Older versions of Gurobi make a piecewise linear approximation of the logistic function. By default, the approximation guarantees a maximal error of \(10^{-2}\). Those parameters can be tuned by setting the pwl_attributes keyword argument when the constraint is added.

Neural Networks

The package currently models dense neural network with ReLU activations. For a given neuron the relation between its inputs and outputs is given by:

\[y = \max(\sum_{i=1}^p \beta_i x_i + \beta_0, 0).\]

The relationship is formulated in the optimization model by using Gurobi \(max\) general constraint with:

\[ \begin{align}\begin{aligned}& \omega = \sum_{i=1}^p \beta_i x_i + \beta_0\\& y = \max(\omega, 0)\end{aligned}\end{align} \]

with \(\omega\) an auxiliary free variable. The neurons are then connected according to the topology of the network.

Decision Tree Regression

In a decision tree, each leaf \(l\) is defined by a set of constraints on the input features of the tree that correspond to the branches taken in the path leading to \(l\). For a node \(v\), we denote by \(i_v\) the feature used for splitting and by \(\theta_v\) the value at which the split is made. At a leaf \(l\) of the tree, we have a set \(\mathcal L_l\) of inequalities of the form \(x_{i_v} \le \theta_v\) corresponding to the left branches leading to \(l\) and a set \(\mathcal R_l\) of inequalities of the form \(x_{i_v} > \theta_v\) corresponding to the right branches.

We formulate decision trees by introducing one binary decision variable \(\delta_l\) for each leaf of the tree (and each input vector).
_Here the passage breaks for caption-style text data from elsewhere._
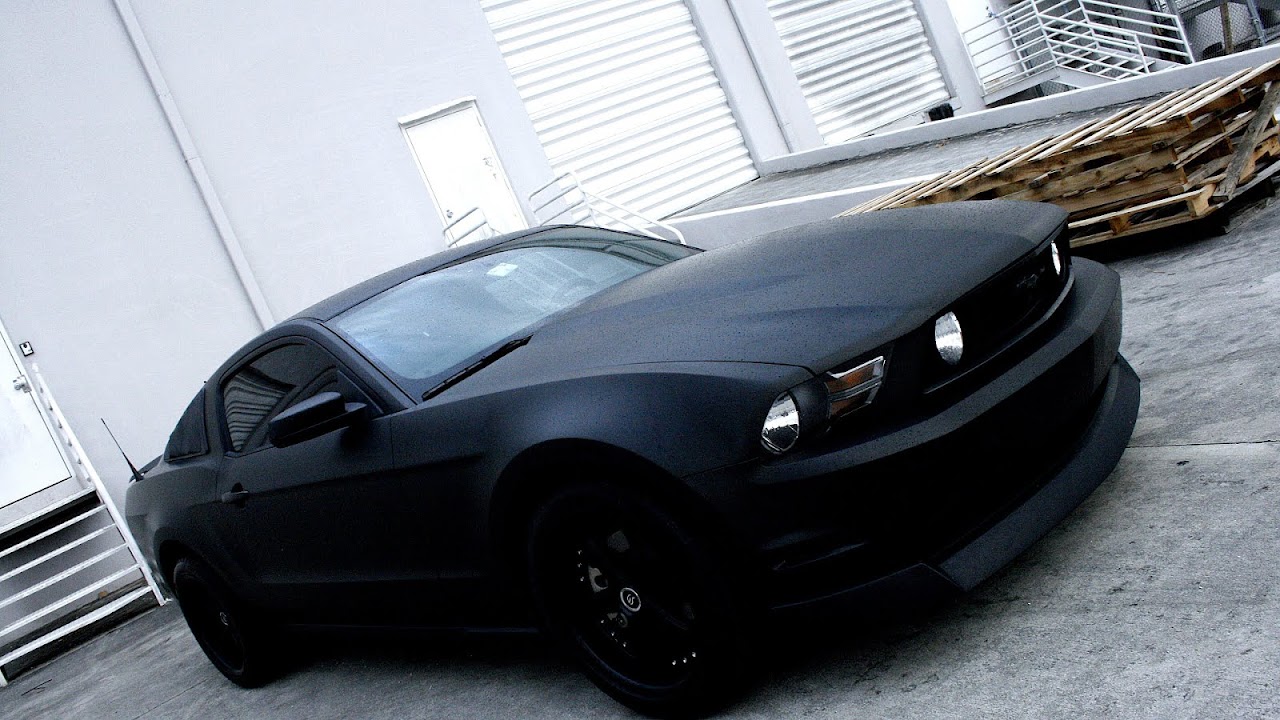 Matte Black Car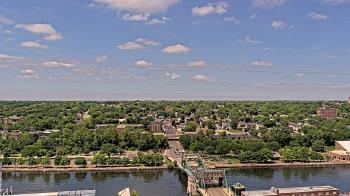Weather camera view of County of Will.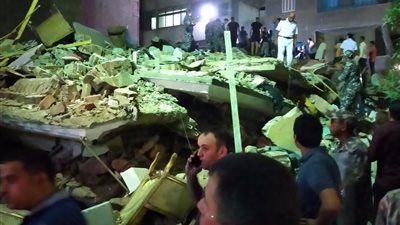 النقابة الفرعية بجنوب القليوبية تعلن الحداد3 أيام على ضحايا حادث عقار شبرا المنهار 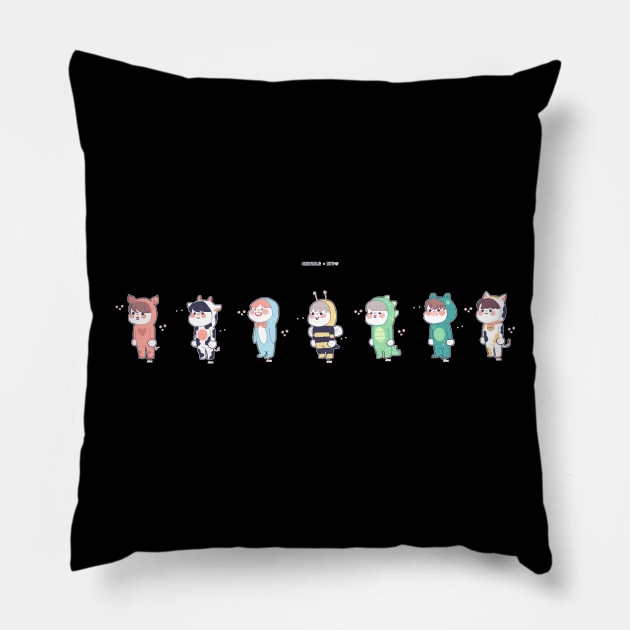 bts fanart Pillow by jihyeon1206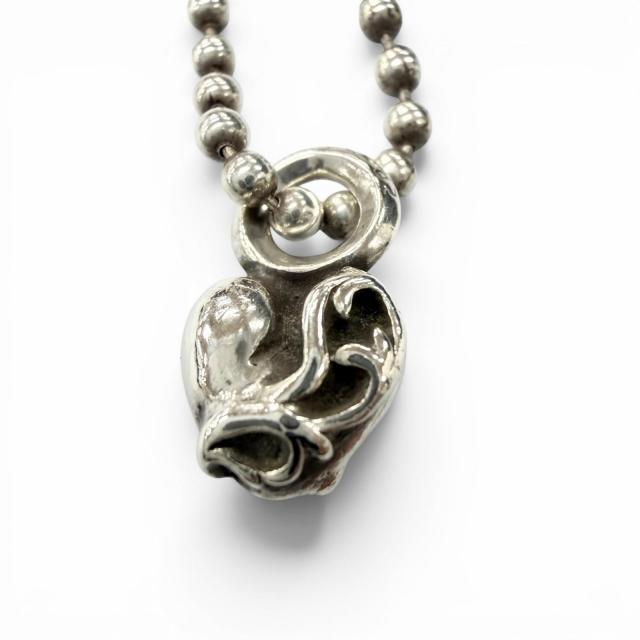 極美品▼CHROME HEARTS クロムハーツ 925 ハートスタック ボールチェーン ネックレス シルバー 30インチ 総重量11.54g メンズ レディース_3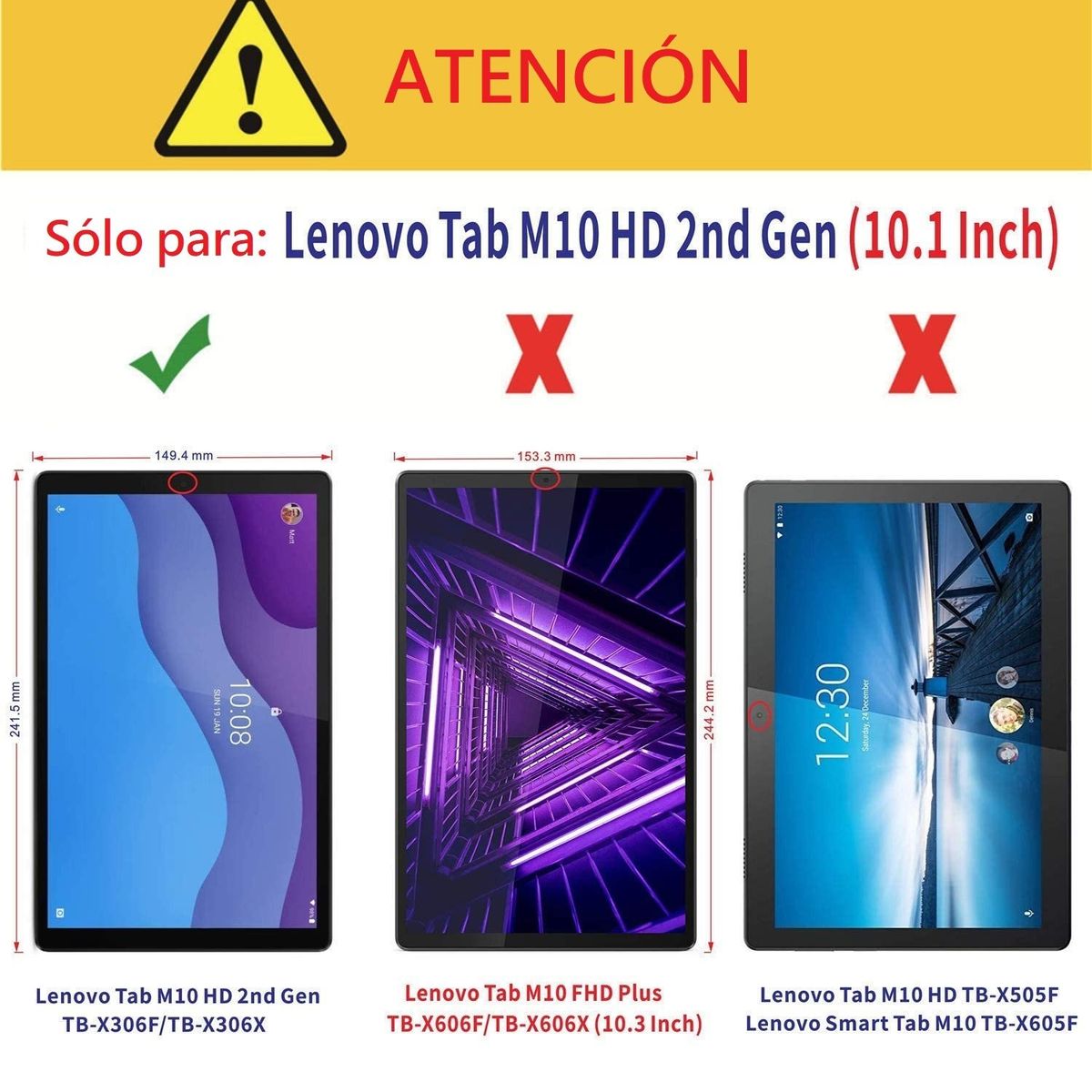 GENERICO - Funda Armor Protector Forro M10 10.1 2da Gen TB-X306X TB-X306XF ZA7200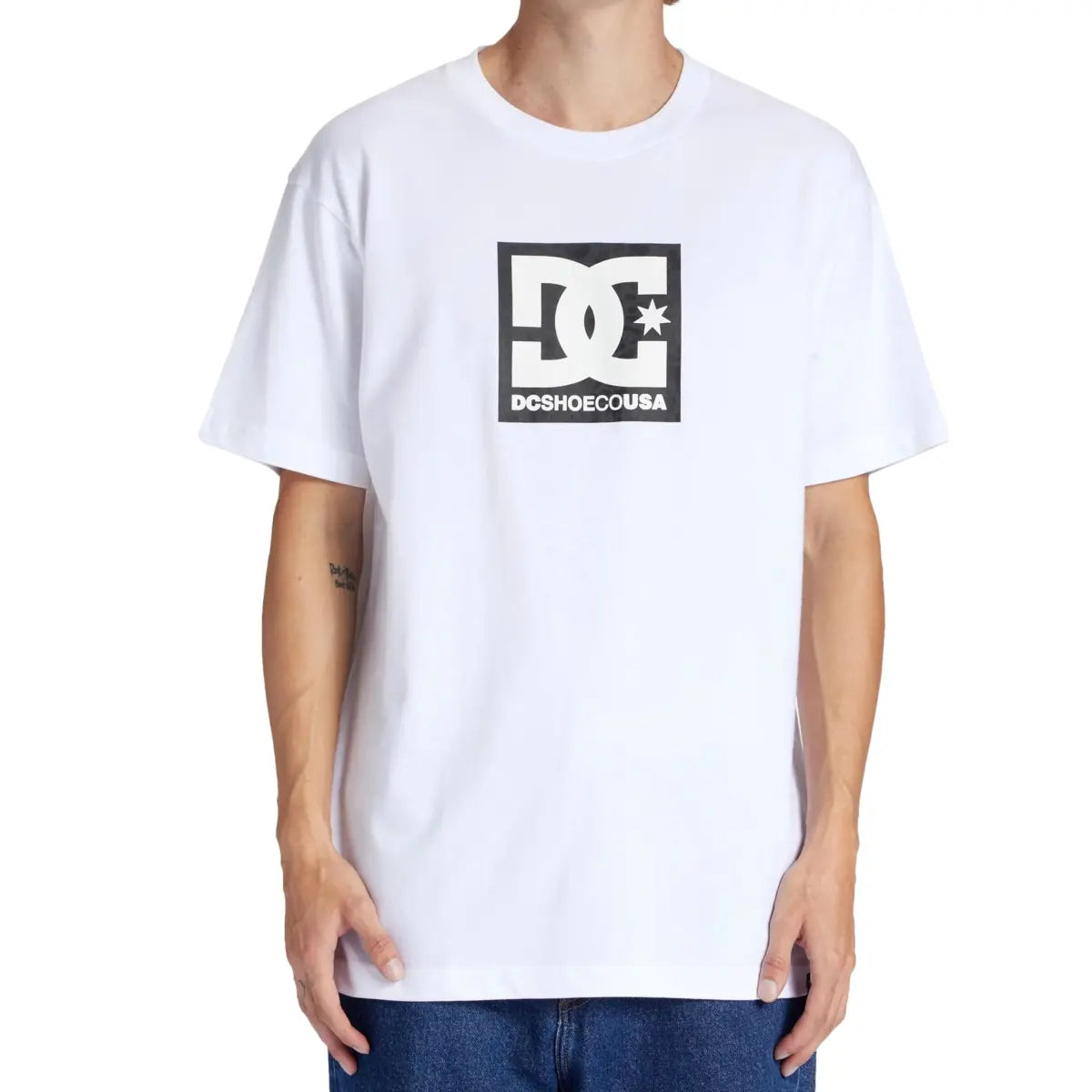 Dc Shoes Square star Fill White T-shirt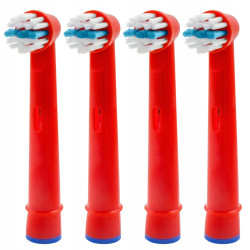 Końcówka zamienna Kids Soft Bristles 4x Red 4x Color +gratisy +osłonka Końcówka zamienna Kids Soft Bristles 4x Red 4x Color +gratisy +osłonka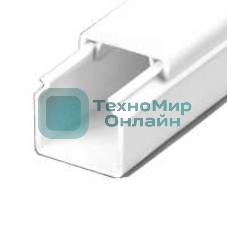 Кабель-канал 16х16 L2000 пластик с двойным замком УралПак КК-19016016-140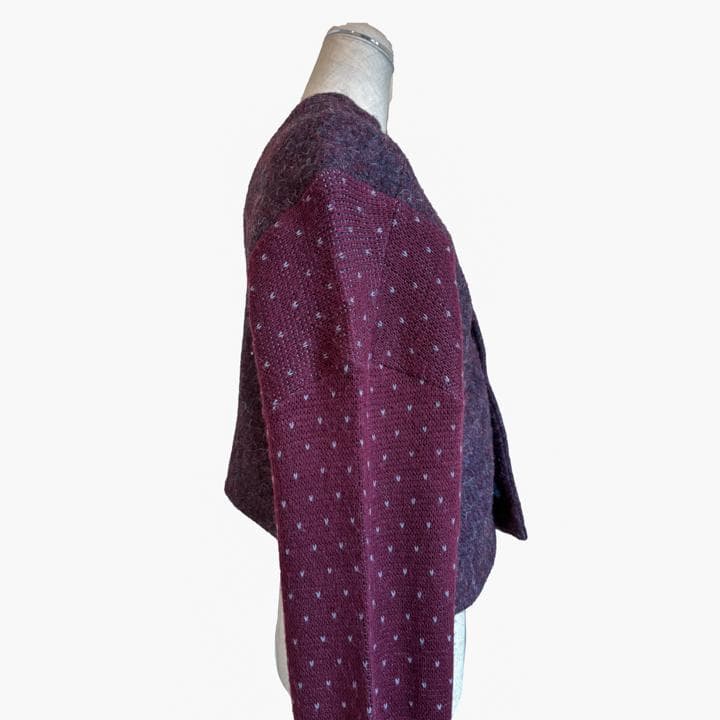 UNDERCOVER LEAF期 カットオフジャケット ボルドー デッドストック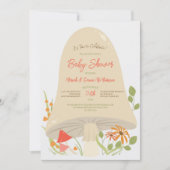 Woodland Mushroom Baby Shower Invitations Kaart (Voorkant)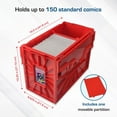thumbnail image 2 of 1 BCW Red Plastic Short Comic Book Bin, 2 of 5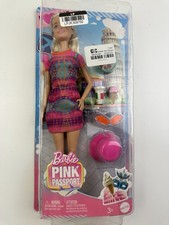 Mattel Barbie Rosa Pasaporte Italia Muñeca Conjunto Ropa Accesorios de Viaje Juguete Edad 3+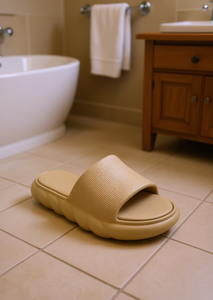 Sandali EVA da donna con punta aperta, stile nuvola, ultra morbidi, antiscivolo, comode pantofole da bagno, taglia 28 Rosa - Product Image 2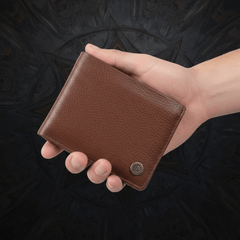 SriJeevanam's Kae Men Chocolate Brown Vegan RFID Wallet – Sleek Plant-Based Leather-Free Wallet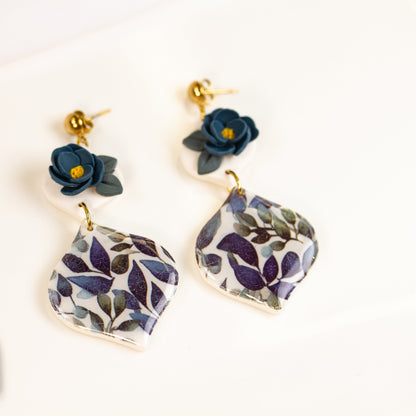 Midnight Bloom – Statement Ohrringe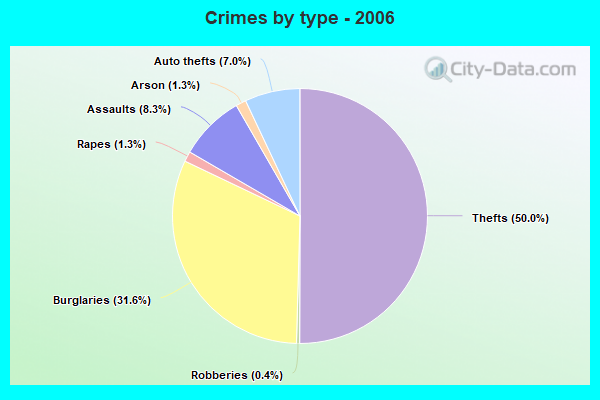 Crimes by type - 2006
We introduce the constraint

\[\sum_{l} \delta_l = 1,\]

imposing that exactly one leaf is chosen.

Then for each leaf, the inequalities describing \(\mathcal L_l\) and \(\mathcal R_l\) are imposed using indicator constraints:

\begin{align*} & \delta_l = 1 \rightarrow x_{i_v} \le \theta_v, & & \text{for } x_{i_v} \le \theta_v \in \mathcal L_l,\\ & \delta_l = 1 \rightarrow x_{i_v} \ge \theta_v + \epsilon, & & \text{for } x_{i_v} > \theta_v \in \mathcal R_l. \end{align*}

Two numerical parameters control the accuracy of this formulation, both exposed as keyword arguments of add_decision_tree_regressor_constr.

epsilon (\(\epsilon\), default 0) approximates the strict inequality in \(\mathcal R_l\). For \(\epsilon\) to correctly discriminate left and right branches it must exceed Gurobi’s FeasibilityTol (default \(10^{-6}\)); below that threshold the solver treats \(x_{i_v} \ge \theta_v + \epsilon\) and \(x_{i_v} \ge \theta_v\) as equivalent. Setting \(\epsilon\) above the feasibility tolerance does enforce the correct branch, but creates a gap \([\theta_v,\,\theta_v + \epsilon]\) with no feasible solution, which may make the model infeasible when the inputs are tightly constrained. The default of 0 avoids this, at the cost of ambiguity exactly at a split boundary.

safety_floor (default 0, i.e. disabled) addresses a different issue: when \(|\theta_v|\) itself is smaller than FeasibilityTol, the solver treats 0 and \(\theta_v\) as equal and the indicator constraints become ineffective. Setting safety_floor clamps those thresholds to \(\pm\,\text{safety\_floor}\), which fixes the issue provided safety_floor \(\ge\) FeasibilityTol. Because the clamping shifts decision boundaries it can distort models whose legitimate thresholds are genuinely near zero, so the parameter is opt-in.

Random Forest Regression

The regression model of Random Forests is a linear combination of decision trees. Each decision tree is represented using the model above. The same difficulties with the choice of \(\epsilon\) and safety_floor apply to this case.

We note additionally that the random forests are often very large and generating their representation in Gurobi may take a significant amount of time.

Gradient Boosting Regression

The gradient boosting regressor is a linear combination of decision trees. Each decision tree is represented using the model above. The same difficulties with the choice of \(\epsilon\) and safety_floor apply to this case.

We note additionally that the gradient boosting regressors are often very large and generating their representation in Gurobi may take a significant amount of time.